モハマド・モクバー氏は、地元メディアでは以前から副大統領候補のトップだと噂されていた。モクバー氏は、イラン・イスラム共和国の創始者であるルホラ・ホメイニ師にちなんで「セタード(ホメイニ師の命令の実行)」と呼ばれる財団を長年にわたって率いてきた。
モクバー氏は、イラン南西部のフーゼスタン州で一連の公職を経た後、2007年にイラン最高指導者のアリ・ハメネイ師によってセタードの会長に任命された。
セタードはもともと、1979年のイスラム革命で没収された土地・財産を管理するために1980年代後半に設立された。
その後、同社は健康産業を含むさまざまな産業に出資する大規模な複合巨大企業となり、同社が運営するバラカット財団は、イラン初となる国産の新型コロナウイルスのワクチン開発を実施した。
この新型コロナウイルスワクチンは、6月に中東で最も被害の大きかったイランの保健当局から緊急承認を受けた。
セタードとモクバー氏は、1月に米国財務省のブラックリストに掲載された。米政府はこれまで、セタードが 「イラン経済のほぼすべてのセクターに出資している」と発言していた。
過去最高の投票棄権を記録した6月18日の大統領選挙に勝利したライシ氏は、穏健派のハッサン・ロウハニ大統領の後任となる。
木曜日、ライシ大統領は議会で宣誓し、2週間以内に閣僚のリストを提出しなければならない。
元司法長官であるライシ大統領は、これまでの人権侵害を理由に欧米諸国から批判されており、2019年から米国の制裁対象に指定されている。
ライシ氏はまた、司法長官在任中、司法省の報道官を務めていたゴーラムホセイン・イスマイリ氏を大統領首席補佐官に任命した。
元検察官であるイスマイリ氏は、欧州連合から制裁対象に指定されている。
イスマイリ氏は、2011年に「深刻な人権侵害」を理由に、イランの刑務所機構の責任者として初めてブラックリストに登録された。

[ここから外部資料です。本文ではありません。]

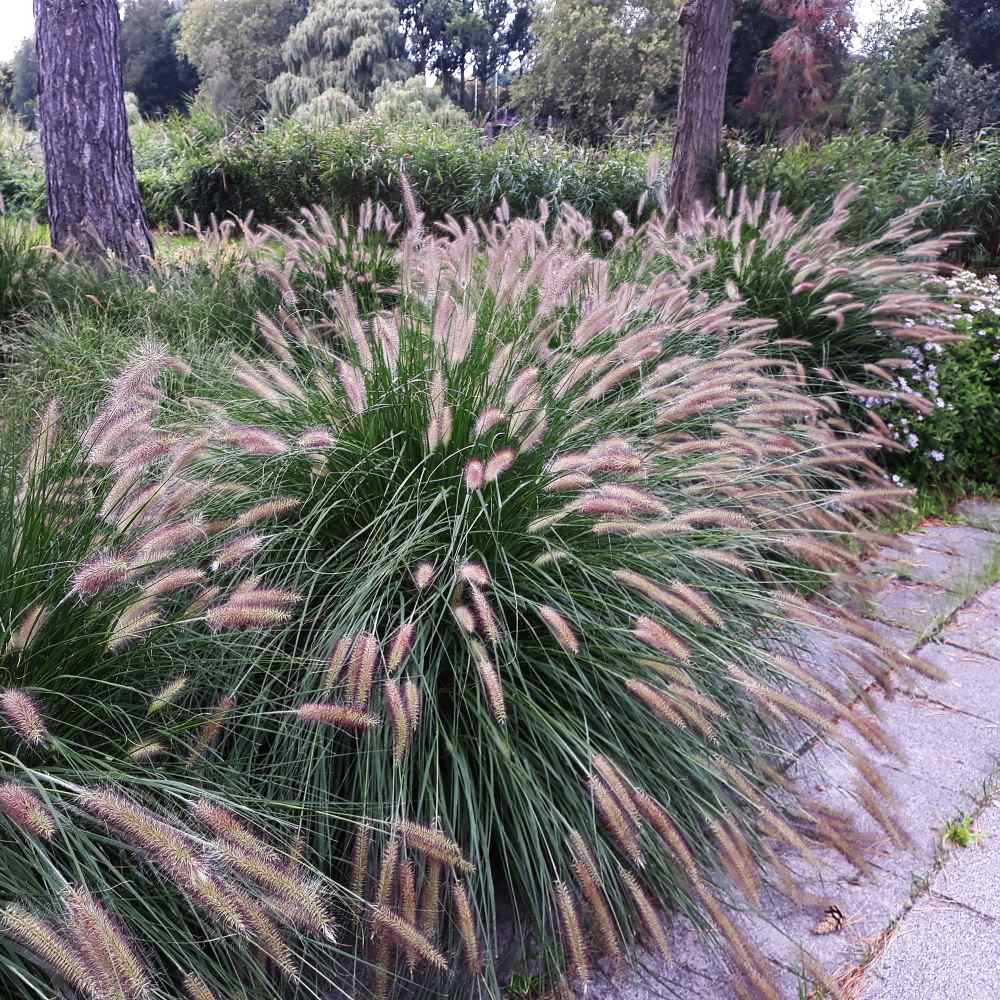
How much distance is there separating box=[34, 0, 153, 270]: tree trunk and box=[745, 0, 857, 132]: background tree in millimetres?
17012

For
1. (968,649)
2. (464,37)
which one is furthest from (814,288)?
(464,37)

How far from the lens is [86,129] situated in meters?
5.55

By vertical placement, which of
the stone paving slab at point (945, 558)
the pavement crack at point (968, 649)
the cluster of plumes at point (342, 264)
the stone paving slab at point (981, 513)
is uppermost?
the cluster of plumes at point (342, 264)

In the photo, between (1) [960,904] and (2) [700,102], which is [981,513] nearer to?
(1) [960,904]

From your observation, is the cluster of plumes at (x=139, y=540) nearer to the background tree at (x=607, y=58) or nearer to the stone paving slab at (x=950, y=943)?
the stone paving slab at (x=950, y=943)

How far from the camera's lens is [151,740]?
1.63 m

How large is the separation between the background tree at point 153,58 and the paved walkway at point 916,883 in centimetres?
5270

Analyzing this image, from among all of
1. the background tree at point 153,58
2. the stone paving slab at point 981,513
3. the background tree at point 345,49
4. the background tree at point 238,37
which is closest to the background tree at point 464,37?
the background tree at point 238,37

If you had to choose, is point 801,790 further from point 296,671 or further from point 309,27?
point 309,27

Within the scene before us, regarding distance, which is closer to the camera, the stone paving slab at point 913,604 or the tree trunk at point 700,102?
the stone paving slab at point 913,604

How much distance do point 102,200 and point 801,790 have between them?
17.9 feet

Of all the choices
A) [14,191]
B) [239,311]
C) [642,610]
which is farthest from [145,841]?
[14,191]

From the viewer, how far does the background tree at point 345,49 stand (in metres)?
30.7

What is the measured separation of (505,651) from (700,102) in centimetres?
633
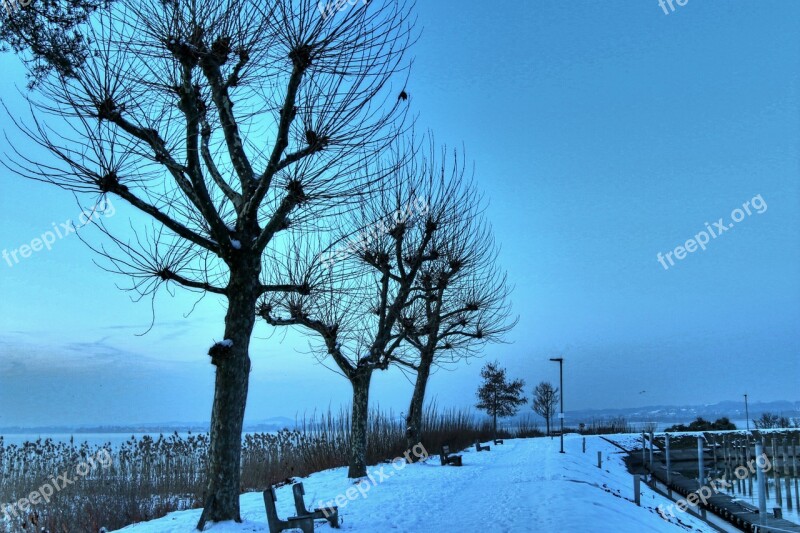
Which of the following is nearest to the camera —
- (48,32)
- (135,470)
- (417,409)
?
(48,32)

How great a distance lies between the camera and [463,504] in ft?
39.5

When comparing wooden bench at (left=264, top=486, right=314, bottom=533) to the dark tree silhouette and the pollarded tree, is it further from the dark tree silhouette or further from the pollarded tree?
the pollarded tree

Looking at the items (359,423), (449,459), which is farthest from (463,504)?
(449,459)

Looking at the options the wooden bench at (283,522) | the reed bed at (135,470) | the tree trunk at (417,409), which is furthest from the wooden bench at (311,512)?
the tree trunk at (417,409)

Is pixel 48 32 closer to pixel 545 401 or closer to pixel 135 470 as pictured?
pixel 135 470

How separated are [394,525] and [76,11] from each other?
8598 mm

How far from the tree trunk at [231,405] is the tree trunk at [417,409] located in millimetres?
12608


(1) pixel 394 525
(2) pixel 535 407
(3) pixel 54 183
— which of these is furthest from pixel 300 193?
(2) pixel 535 407

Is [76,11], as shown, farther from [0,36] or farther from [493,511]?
[493,511]

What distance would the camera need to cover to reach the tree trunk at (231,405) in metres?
8.70

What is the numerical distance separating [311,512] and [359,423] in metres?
6.19

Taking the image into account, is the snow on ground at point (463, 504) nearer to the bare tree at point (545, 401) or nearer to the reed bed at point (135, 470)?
the reed bed at point (135, 470)

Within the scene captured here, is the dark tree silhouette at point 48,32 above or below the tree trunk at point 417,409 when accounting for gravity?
above

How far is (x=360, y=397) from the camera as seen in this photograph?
50.4 ft
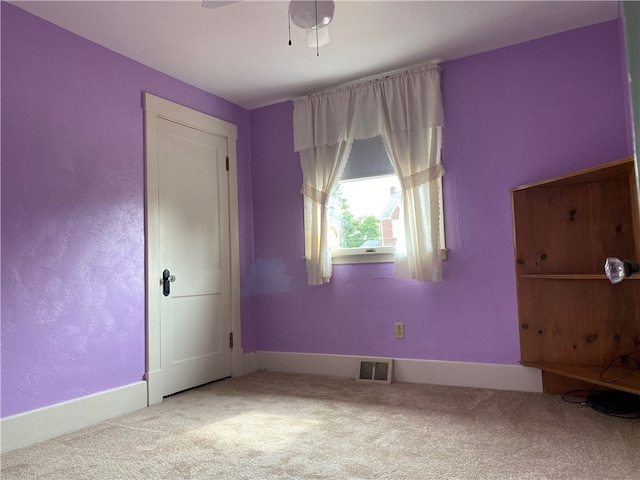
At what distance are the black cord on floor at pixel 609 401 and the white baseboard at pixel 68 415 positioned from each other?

2020年に行われた議会選挙では、改革派や穏健派の候補者数千人が失格となり、保守派が勝利した。これを受けライシ大統領は、保守派の手中に権力を固めようとしている。
また、超保守派の議員で2021年の大統領選挙の候補者の1人であったアリレザ・ザカニ氏がテヘラン市長に選出されたと、国営通信社『IRNA』が報じた。
ザカニ氏は保守派が支配する市議会の過半数の票を獲得したが、ザカニ氏が議員を辞任する前に市長に就任することはできないとされている。
ザカニ氏が後を継ぐ前任のピルーズ・ハナチ市長は、都市開発に精通した経験豊富な公務員であり、改革派に近い立場にある。
ザカニ氏は2004年から2016年まで国会議員を務めており、昨年も議席を獲得している。
核医学の医師でもある55歳のザカニ氏は、6月の大統領選でライシ氏を支持して落選した。